■ **Excerpted text**
--- START ---
Tuesday, June 28, 2016

The Next Thing

Tuesday, June 28, 2016


"I would rather take my chance out there on the ocean than to stay here and die."

Lately my life seems to be an ongoing marathon of practicing an immense amount of patience. My distant past life is, well, quite distant from me in time and space now. What my future will be is not yet at all clear. I feel myself to be in this state of limbo where there is nothing more I can really do but wait. I have to wait for my current efforts to come to fruition. I must find a way to accept the reality that some amount of time must pass before what the next phase of my life will be becomes clear.

I am reminded of this one movie called Cast Away. The movie featured Tom Hanks and Helen Hunt. Hanks played a FedEx engineer, Chuck Noland, whose life is irrevocably changed when he boarded a plane to attend to a work matter and then found himself instead crashing into the South Pacific and somehow miraculously surviving the plane crash. He washes ashore on an uninhabited island. No search and rescue operations ultimately find him. So he is assumed to have died. His circumstances are so disempowering that he doesn't even have the "proper" means to end his own life as he feels compelled to do at one point. And so he...exists. He lives completely cut off from human civilization for over four years. He prevents himself from going insane due to his isolation by talking to a volleyball named Wilson.
--- END ---
(Excerpts from a spatial dataset)
--- START ---
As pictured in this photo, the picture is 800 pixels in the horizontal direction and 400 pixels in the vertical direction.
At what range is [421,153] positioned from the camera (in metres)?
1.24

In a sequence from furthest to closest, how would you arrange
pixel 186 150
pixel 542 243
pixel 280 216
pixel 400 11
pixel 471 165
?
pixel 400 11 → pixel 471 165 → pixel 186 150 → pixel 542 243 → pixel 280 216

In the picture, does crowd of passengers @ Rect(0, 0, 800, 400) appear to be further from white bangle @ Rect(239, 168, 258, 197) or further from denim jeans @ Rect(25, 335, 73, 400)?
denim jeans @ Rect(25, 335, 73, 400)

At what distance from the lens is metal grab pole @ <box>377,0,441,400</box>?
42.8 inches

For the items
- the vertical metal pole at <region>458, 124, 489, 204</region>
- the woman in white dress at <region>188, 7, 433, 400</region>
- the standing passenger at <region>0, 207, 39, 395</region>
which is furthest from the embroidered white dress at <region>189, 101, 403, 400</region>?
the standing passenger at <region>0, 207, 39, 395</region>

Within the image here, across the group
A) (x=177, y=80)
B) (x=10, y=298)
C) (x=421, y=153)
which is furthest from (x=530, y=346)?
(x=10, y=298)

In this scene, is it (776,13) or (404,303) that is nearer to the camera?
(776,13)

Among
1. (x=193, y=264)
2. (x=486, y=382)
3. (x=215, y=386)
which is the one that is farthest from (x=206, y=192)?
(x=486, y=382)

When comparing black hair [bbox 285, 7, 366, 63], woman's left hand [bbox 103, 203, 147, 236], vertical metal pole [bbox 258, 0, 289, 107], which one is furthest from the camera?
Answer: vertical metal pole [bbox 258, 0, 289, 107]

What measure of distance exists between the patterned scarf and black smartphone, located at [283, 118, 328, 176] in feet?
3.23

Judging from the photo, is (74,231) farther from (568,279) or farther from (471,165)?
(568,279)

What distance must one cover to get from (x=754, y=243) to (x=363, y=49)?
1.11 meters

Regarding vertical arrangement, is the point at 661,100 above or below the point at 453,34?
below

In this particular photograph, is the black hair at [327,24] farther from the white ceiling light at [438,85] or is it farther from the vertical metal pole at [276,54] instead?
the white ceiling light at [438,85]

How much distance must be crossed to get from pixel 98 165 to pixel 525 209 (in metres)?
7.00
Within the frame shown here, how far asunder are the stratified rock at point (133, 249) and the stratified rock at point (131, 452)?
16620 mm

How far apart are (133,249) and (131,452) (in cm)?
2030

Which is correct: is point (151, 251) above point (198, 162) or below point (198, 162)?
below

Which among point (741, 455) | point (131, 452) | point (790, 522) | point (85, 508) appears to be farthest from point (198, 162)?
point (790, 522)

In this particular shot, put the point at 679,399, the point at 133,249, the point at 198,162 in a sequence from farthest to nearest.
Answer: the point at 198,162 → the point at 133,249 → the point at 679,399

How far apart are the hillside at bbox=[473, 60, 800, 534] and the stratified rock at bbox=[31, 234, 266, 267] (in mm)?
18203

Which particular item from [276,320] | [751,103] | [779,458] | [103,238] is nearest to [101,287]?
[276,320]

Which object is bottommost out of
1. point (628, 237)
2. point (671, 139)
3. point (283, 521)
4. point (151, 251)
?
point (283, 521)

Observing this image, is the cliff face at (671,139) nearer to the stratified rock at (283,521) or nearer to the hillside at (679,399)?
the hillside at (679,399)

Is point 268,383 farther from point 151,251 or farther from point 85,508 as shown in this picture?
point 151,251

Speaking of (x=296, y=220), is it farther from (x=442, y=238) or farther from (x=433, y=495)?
--- END ---
■ **Exercise**
Duplicate the blog post about waiting, everything from "I am reminded" down to "volleyball named Wilson.". Nothing in the listing is needed for the task on this page.

■ **Response to this task**
I am reminded of this one movie called Cast Away. The movie featured Tom Hanks and Helen Hunt. Hanks played a FedEx engineer, Chuck Noland, whose life is irrevocably changed when he boarded a plane to attend to a work matter and then found himself instead crashing into the South Pacific and somehow miraculously surviving the plane crash. He washes ashore on an uninhabited island. No search and rescue operations ultimately find him. So he is assumed to have died. His circumstances are so disempowering that he doesn't even have the "proper" means to end his own life as he feels compelled to do at one point. And so he...exists. He lives completely cut off from human civilization for over four years. He prevents himself from going insane due to his isolation by talking to a volleyball named Wilson.